Published on November 30th, 2015 | by Albert Art0
GAMING | DHALSIM STREET FIGHTER V TURBAN NEW APPEARANCE SIKH CULTURE DASTAR TURBAN
IT’S A VIDEO GAME, BUT…
VIDEO GAME CHARACTERS AND CULTURE.
Dhalsim, a character that has been around since the early days of Street Fighter II is fan favorite. Seen as bald, yoga guru from India, Dhalsim will be sporting a new look in Capcom’s Street Fighter V.
A turban and a long beard.
So how does a character primarily known for his stretchy limbs go from being bald, and without a beard, to being Sikh or at least having the characteristics of man in the Sikh religion?
Street Fighter Alpha series, featured Dhalsim with a turban, which he would remove before the start of each fight.
A Sikh person would not remove their turban. The turban is to cover the individual’s hair, which they are to never cut as is a tradition in Sikh belief.
A Sikh person would never cut their beard. In Street Fighter V, Capcom is trying to establish that the character has aged. However, if Dhalsim were Sikh he’d have a beard, even in the older Street Fighter games.
Among the Sikhs, the Dastaar is an article of faith that represents honour, self-respect, courage, spirituality, and piety.
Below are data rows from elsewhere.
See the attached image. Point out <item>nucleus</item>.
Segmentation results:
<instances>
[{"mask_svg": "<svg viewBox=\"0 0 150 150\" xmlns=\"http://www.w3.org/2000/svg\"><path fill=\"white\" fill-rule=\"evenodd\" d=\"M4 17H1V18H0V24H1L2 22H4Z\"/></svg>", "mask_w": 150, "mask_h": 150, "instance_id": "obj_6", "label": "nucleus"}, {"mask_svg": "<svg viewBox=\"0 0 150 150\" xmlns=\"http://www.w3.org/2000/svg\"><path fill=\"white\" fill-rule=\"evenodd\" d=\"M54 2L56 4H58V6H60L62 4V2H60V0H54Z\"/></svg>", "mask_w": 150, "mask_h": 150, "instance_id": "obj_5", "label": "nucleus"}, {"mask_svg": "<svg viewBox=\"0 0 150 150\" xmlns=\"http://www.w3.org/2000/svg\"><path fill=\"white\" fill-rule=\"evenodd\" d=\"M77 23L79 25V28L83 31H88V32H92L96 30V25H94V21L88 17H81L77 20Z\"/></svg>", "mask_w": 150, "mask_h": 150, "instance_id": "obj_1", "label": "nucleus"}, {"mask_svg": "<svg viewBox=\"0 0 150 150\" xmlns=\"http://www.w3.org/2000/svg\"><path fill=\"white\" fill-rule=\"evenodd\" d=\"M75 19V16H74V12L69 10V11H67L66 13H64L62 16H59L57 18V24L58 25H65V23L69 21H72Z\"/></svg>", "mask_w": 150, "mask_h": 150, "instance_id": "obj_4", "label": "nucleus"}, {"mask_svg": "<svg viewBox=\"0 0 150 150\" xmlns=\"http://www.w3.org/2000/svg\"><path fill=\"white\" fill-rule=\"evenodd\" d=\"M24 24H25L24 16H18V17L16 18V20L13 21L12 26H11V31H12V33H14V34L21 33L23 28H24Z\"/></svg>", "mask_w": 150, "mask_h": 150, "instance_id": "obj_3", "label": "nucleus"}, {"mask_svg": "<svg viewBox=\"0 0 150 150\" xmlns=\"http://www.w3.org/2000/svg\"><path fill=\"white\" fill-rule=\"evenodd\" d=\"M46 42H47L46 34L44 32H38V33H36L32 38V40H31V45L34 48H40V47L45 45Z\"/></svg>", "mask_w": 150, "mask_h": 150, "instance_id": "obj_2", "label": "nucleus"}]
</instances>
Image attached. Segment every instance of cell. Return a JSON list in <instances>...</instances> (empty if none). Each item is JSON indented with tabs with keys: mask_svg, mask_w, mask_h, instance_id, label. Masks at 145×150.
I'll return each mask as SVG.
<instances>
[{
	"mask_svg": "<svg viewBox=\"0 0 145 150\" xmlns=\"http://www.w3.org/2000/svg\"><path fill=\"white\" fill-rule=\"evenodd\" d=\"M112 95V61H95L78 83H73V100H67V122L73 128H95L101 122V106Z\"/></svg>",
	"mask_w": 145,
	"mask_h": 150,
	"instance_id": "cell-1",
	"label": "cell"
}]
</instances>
The Khalsa Sikh men and women, who keep the Five Ks, wear the turban partly to cover their long, uncut hair (kesh). The Khalsa Sikhs regard the Dastaar as an important part of the unique Sikh identity.
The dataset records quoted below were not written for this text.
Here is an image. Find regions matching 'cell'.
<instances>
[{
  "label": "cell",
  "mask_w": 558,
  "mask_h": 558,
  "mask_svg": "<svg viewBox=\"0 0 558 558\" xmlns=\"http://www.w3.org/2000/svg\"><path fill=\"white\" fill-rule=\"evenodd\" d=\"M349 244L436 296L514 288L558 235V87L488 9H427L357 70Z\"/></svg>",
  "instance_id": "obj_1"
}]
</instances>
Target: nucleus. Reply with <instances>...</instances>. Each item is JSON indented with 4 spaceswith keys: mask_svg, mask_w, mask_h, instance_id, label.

So, now Dhalsim is legit Sikh. Or is he?
Dhalsim’s minimal clothing and necklace of skulls are reminiscent of the Hindu ascetics known as Kapalikas (“skull-bearers”) who were often associated macabre practices such as cannibalism and meditating on top of rotting corpses. LikeBlanka and Urien, Dhalsim’s alternate costumes change his skin color, usually a shade of grey or yellow like the ash that Hindu holymen cover their bodies in.
In Street Fighter V, he has gained a long white beard, possibly from aging, and wears his turban rather than removing it.
But seriously Capcom, no Yoga practising Hindu or Sikh would wear the skulls of dead children on their neck. That’s more VOODOO.
It could be the original Japanese concept was in fact Voodoo, but they opted for Yoga instead.